Patria, Kongsberg team up to fasten weapons on Nordic troop rides

BERLIN — Finnish defense contractor Patria will partner with Norway’s Kongsberg to integrate a remote weapons station onto the Common Armoured Vehicle System, the companies announced on March 26. The contract is worth NOK1.2 billion (around $111.5 million), according to Kongsberg.

The announcement comes less than a week after Sweden signed a deal to purchase 321 of Patria’s three-axle modular armored personnel carriers.

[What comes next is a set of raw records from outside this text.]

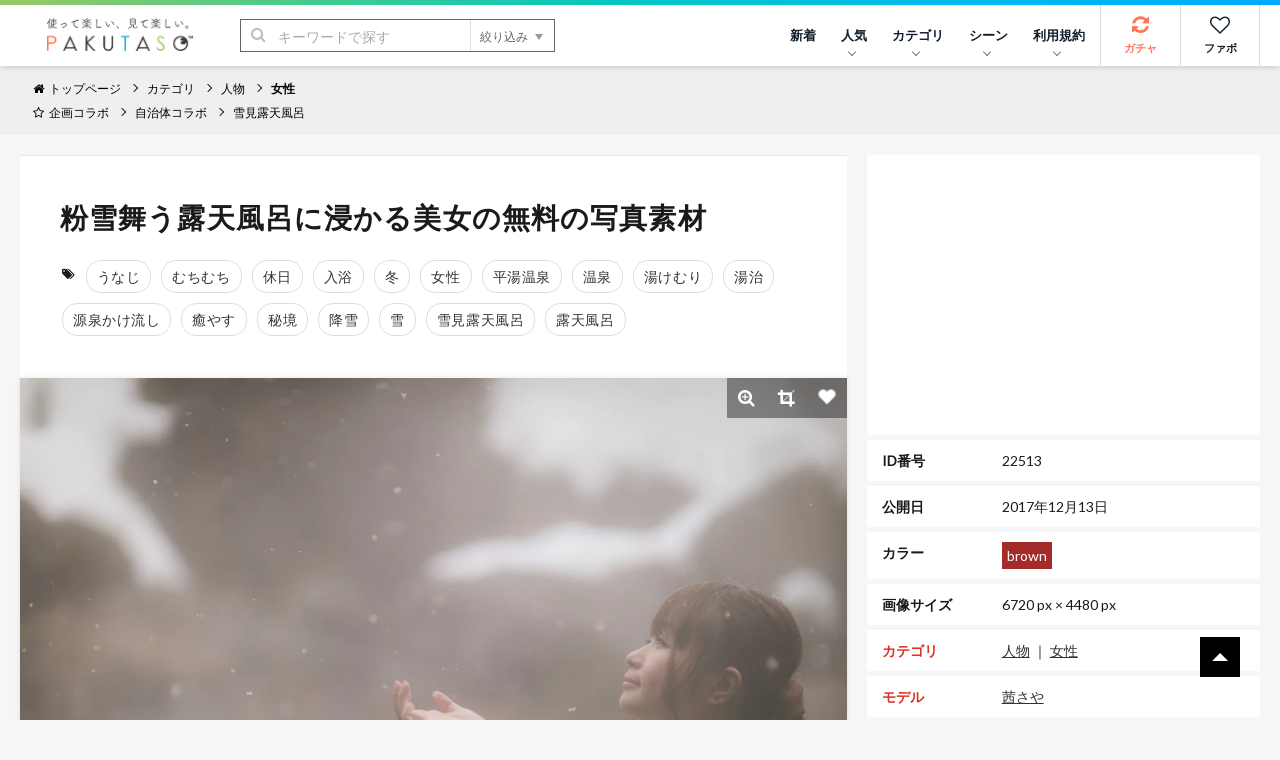

--- FILE ---
content_type: text/html; charset=utf-8
request_url: https://www.google.com/recaptcha/api2/aframe
body_size: 265
content:
<!DOCTYPE HTML><html><head><meta http-equiv="content-type" content="text/html; charset=UTF-8"></head><body><script nonce="oke2D1JmqTQGcmFmx-p1dQ">/** Anti-fraud and anti-abuse applications only. See google.com/recaptcha */ try{var clients={'sodar':'https://pagead2.googlesyndication.com/pagead/sodar?'};window.addEventListener("message",function(a){try{if(a.source===window.parent){var b=JSON.parse(a.data);var c=clients[b['id']];if(c){var d=document.createElement('img');d.src=c+b['params']+'&rc='+(localStorage.getItem("rc::a")?sessionStorage.getItem("rc::b"):"");window.document.body.appendChild(d);sessionStorage.setItem("rc::e",parseInt(sessionStorage.getItem("rc::e")||0)+1);localStorage.setItem("rc::h",'1769439714511');}}}catch(b){}});window.parent.postMessage("_grecaptcha_ready", "*");}catch(b){}</script></body></html>

--- FILE ---
content_type: application/javascript; charset=utf-8
request_url: https://fundingchoicesmessages.google.com/f/AGSKWxVY2TLB3g_eXUUY59btj4Mmf9zxYb7-w2J7wz6-hwd26AjGM2-g3Xr5VUqBLdm27dv9b-2UnIj0l3CRoEYOaazDZPVVahLHgKaqIBaDuY-GBhMxEL6oaviNZwXHWLMyx81_C5fdsq_wBuBN5sZR9EX3jY2Z5bhJzteRzLH8AYASwblvskPOERPhQz6b/_/partnerbanner.-ad-180x150px./get_adds_/adreload./boxad2.
body_size: -1288
content:
window['b09d83fd-f0bd-480f-8009-2d1f447331e1'] = true;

That contract is worth around 470 million Euros, the company said, and will bring the Swedish total up to 341 vehicles.

The Common Armoured Vehicle System is a defense research and development program between Finland, Latvia, Sweden and Germany.  Stockholm joined the initiative in 2022, Berlin followed suit in April 2023.

Patria is also collaborating with two German companies to develop a variant of its six-wheeled vehicle for the Bundeswehr, Germany’s armed forces.

Kongsberg’s Protector RS4 remote weapons station will be integrated into “more than 300″ Swedish and Finnish Patria 6×6 vehicles, the latest press release stated. Finland has purchased a total of 131 of the vehicles to date, most recently submitting a new order for 40 units in January of this year.

According to the manufacturer, the Protector is “the world’s most-fielded remote weapons system.” More than 20,000 units have been delivered, and it is widely used throughout the U.S. armed forces. Patria will be in charge of integrating the system into its vehicles.

With all four CAVS members now being NATO states – following the accessions of Finland and Sweden – Kongsberg president Eirik Lie said that the weapons choice would support the alliance’s vision of interchangeable equipment and security of supply.

Patria and Kongsberg are majority-owned by the Finnish and Norwegian governments, respectively.

In Sweden, the vehicle is known as the Pansarterrängbil 300 and will be used in a variety of roles, ranging from troop transport to command and control, and as ambulance transport. Mats Warstedt, a senior vice president at Patria, called the venture an “excellent example of Finnish-Swedish cooperation,” portraying the vehicle as Nordic in character – designed to withstand harsh conditions, and with materials sourced from the region. Swedish companies provide the engine and steel for the armor, he said.

“This agreement enables a unique opportunity to deliver weapon systems to serve the needs of multiple countries under one contract and is yet another milestone for the international CAVS program,” said Lie.

Deliveries of the vehicles with the integrated weapons stations are set to begin next year and take until the 2030s to complete.